**What needs to be done:** Copy the text lines of the data below word for word, omitting the picture.

[Spatial reasoning data]
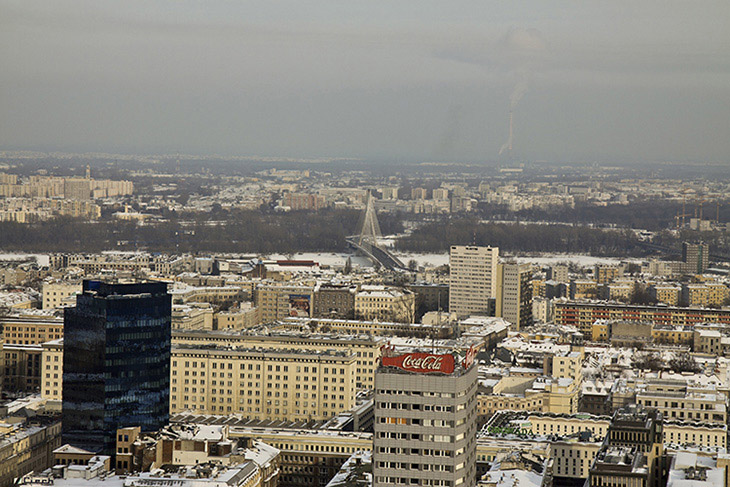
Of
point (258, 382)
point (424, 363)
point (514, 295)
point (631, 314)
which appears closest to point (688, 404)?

**Response:**
Of
point (258, 382)
point (424, 363)
point (514, 295)
point (631, 314)
which appears closest to point (688, 404)?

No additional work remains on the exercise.